Las Vegas Churches accept gambling chips

THIS MAY COME AS A SURPRISE TO THOSE OF YOU NOT LIVING IN
LAS VEGAS , BUT THERE ARE MORE CATHOLIC CHURCHES THAN CASINOS. 

NOT SURPRISINGLY, SOME WORSHIPERS AT SUNDAY SERVICES WILL GIVE CASINO CHIPS RATHER THAN CASH WHEN THE BASKET IS PASSED. 
SINCE THEY GET CHIPS FROM MANY DIFFERENT CASINOS, THE CHURCHES HAVE DEVISED A METHOD TO COLLECT THE OFFERINGS..

THE CHURCHES SEND ALL THEIR COLLECTED CHIPS TO A NEARBY FRANCISCAN MONASTERY FOR SORTING AND THEN THE CHIPS ARE TAKEN TO THE CASINOS OF ORIGIN AND CASHED IN. 

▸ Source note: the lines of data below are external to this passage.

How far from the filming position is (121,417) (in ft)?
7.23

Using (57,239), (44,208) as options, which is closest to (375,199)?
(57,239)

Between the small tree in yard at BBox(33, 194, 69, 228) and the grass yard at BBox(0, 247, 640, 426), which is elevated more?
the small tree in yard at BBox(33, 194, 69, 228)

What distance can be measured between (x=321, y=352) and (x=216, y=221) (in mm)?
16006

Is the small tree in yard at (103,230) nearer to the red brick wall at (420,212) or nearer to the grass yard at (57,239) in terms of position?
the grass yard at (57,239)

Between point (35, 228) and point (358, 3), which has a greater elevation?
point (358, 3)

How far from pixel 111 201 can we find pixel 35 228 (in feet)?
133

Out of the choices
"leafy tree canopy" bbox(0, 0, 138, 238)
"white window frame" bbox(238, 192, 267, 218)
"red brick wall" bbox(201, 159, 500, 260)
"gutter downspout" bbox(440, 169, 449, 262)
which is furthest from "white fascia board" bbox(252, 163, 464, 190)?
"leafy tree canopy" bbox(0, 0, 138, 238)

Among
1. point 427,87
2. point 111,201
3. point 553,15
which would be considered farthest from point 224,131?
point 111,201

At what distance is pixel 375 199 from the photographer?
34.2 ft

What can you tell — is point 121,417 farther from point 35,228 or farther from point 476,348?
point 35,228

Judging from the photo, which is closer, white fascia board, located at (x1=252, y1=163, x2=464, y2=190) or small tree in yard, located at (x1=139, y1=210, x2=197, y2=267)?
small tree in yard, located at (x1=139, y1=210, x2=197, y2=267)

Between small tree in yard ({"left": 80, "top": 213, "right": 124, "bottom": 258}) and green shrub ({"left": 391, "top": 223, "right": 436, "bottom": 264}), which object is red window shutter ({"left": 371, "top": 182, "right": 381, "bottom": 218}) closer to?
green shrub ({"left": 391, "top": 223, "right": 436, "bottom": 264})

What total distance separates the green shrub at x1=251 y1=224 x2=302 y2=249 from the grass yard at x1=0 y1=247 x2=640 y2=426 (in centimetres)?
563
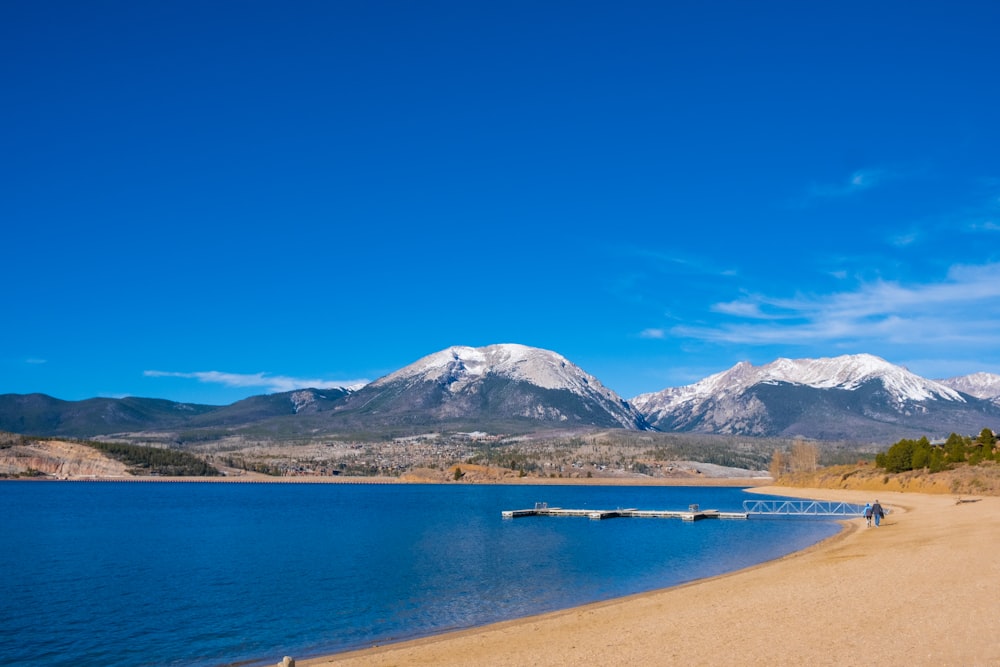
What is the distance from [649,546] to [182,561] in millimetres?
38882

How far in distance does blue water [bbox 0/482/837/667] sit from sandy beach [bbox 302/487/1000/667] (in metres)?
4.96

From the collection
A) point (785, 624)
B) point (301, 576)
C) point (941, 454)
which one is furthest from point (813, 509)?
point (785, 624)

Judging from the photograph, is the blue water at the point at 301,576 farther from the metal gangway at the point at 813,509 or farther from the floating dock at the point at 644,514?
the floating dock at the point at 644,514

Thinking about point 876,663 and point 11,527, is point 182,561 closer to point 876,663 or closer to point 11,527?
point 11,527

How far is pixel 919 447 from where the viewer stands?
122 meters

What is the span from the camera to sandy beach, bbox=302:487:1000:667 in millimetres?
22516

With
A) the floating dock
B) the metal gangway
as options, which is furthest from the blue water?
the floating dock

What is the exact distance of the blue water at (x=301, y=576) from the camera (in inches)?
1316

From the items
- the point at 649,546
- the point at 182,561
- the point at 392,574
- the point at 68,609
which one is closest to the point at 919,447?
the point at 649,546

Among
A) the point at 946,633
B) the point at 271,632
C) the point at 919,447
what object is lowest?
the point at 271,632

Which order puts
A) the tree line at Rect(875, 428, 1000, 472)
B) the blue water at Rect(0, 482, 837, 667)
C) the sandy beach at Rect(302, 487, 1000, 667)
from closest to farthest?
the sandy beach at Rect(302, 487, 1000, 667), the blue water at Rect(0, 482, 837, 667), the tree line at Rect(875, 428, 1000, 472)

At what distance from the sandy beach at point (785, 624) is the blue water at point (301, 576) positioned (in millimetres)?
4964

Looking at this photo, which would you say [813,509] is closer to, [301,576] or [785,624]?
[301,576]

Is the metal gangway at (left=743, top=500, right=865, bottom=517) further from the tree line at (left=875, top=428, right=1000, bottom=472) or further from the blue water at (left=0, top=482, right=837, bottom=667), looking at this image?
the tree line at (left=875, top=428, right=1000, bottom=472)
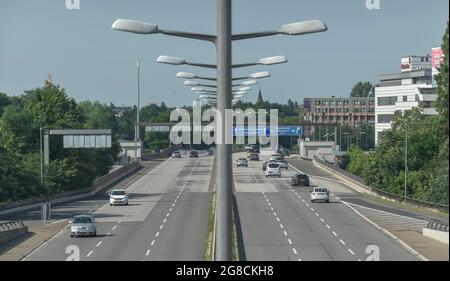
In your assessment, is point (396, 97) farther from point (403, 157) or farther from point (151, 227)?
point (151, 227)

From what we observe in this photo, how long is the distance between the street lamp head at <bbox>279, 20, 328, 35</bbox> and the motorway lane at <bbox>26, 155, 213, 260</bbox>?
77.1 ft

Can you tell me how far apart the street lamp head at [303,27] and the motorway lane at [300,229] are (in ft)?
31.5

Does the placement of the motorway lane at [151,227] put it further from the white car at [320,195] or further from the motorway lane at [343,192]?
the motorway lane at [343,192]

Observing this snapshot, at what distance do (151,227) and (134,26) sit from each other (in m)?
49.3

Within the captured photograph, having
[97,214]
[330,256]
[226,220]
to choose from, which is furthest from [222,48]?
[97,214]

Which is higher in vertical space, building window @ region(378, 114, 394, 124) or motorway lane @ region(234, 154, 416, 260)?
building window @ region(378, 114, 394, 124)

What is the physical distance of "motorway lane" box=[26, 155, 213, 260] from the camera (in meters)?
41.7

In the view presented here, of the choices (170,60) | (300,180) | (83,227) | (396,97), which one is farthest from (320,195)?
(396,97)

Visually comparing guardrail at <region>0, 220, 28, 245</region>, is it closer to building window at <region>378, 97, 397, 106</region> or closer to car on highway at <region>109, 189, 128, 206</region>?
car on highway at <region>109, 189, 128, 206</region>

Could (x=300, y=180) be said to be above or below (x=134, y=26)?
below

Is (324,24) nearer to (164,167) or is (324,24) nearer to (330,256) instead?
(330,256)

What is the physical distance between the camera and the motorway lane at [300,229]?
41062 millimetres

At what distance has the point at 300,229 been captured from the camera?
58781mm

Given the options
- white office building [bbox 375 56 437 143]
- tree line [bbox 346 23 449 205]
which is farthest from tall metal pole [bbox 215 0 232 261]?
white office building [bbox 375 56 437 143]
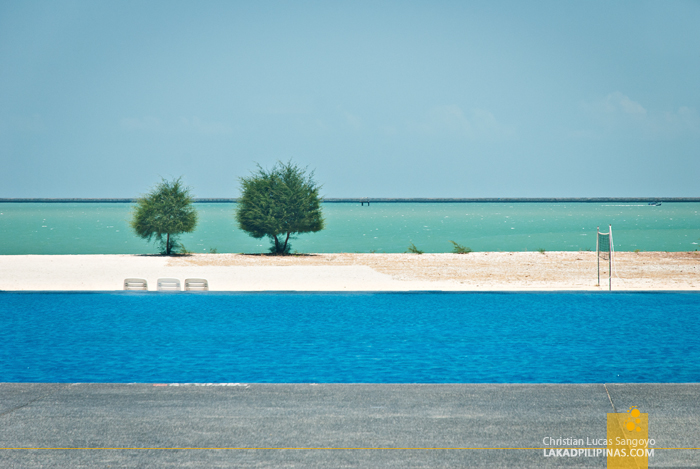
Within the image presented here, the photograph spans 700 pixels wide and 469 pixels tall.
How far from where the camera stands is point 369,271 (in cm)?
2055

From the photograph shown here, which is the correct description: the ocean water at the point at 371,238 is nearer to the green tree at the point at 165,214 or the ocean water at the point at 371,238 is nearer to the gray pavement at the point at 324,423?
the green tree at the point at 165,214

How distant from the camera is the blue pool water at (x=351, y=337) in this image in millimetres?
8484

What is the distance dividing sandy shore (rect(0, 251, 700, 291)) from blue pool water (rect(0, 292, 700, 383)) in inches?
73.2

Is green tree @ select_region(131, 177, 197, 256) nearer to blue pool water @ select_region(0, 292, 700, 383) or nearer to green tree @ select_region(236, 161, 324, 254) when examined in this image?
green tree @ select_region(236, 161, 324, 254)

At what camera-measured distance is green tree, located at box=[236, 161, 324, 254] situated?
28266mm

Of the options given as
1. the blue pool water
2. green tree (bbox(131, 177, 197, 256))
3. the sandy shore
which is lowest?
the blue pool water

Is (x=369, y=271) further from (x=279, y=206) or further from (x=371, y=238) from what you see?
(x=371, y=238)

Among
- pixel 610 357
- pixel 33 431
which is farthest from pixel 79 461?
pixel 610 357

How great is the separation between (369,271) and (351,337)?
32.0 ft

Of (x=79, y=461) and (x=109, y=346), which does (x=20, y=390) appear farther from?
(x=109, y=346)

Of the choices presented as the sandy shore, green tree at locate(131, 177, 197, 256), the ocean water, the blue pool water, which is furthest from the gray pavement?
the ocean water

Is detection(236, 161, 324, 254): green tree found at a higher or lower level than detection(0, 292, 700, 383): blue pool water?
higher

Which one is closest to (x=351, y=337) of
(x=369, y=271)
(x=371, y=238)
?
(x=369, y=271)

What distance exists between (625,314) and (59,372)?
1026 centimetres
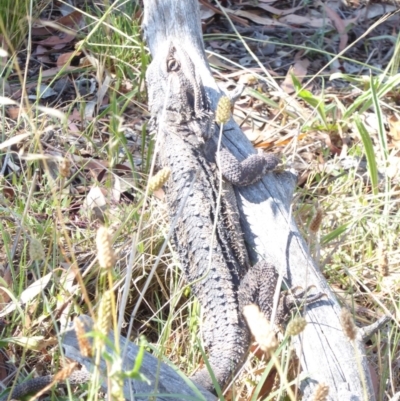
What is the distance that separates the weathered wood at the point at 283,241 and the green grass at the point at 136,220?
108 millimetres

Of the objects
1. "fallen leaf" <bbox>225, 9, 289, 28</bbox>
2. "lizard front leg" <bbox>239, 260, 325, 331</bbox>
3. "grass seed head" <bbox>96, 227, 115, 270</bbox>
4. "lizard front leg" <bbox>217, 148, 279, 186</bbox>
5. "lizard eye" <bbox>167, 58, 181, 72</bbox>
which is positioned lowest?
"lizard front leg" <bbox>239, 260, 325, 331</bbox>

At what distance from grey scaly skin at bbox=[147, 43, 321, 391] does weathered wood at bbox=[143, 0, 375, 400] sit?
71 mm

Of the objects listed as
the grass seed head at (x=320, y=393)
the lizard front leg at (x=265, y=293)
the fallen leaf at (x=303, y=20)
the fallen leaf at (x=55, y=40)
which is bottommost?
the lizard front leg at (x=265, y=293)

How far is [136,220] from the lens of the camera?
3289 millimetres

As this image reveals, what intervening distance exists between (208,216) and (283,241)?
0.38m

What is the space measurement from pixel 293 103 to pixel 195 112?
3.75 ft

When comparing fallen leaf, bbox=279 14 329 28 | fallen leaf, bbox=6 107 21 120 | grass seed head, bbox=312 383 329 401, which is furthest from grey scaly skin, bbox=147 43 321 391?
fallen leaf, bbox=279 14 329 28

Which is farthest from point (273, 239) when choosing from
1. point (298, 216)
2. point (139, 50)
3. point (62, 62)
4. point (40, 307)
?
point (62, 62)

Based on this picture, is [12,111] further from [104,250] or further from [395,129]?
[104,250]

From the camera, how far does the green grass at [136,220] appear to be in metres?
2.66

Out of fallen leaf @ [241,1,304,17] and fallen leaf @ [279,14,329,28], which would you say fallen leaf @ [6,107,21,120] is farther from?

THIS IS DONE BY THE CHIP MONKS.


----------



## Andres (Jan 14, 2010)

you got me. I thought it was real all the way up until the last line.


----------



## Zenas (Jan 14, 2010)

Boo. Hiss.


----------



## Rich Koster (Jan 14, 2010)

I _indulged_ in that humor.


----------



## jambo (Jan 14, 2010)

Just as I was thinking that there is nothing the Catholic church would do that would surprise me, I then came to the punchline.


----------



## au5t1n (Jan 14, 2010)

Ah yes, I once visited this monastery and got to meet Fr. Alvin and the Chip Monks.


----------



## KMK (Jan 14, 2010)

I want that 5 seconds of my life back!


----------



## ChariotsofFire (Feb 1, 2010)




----------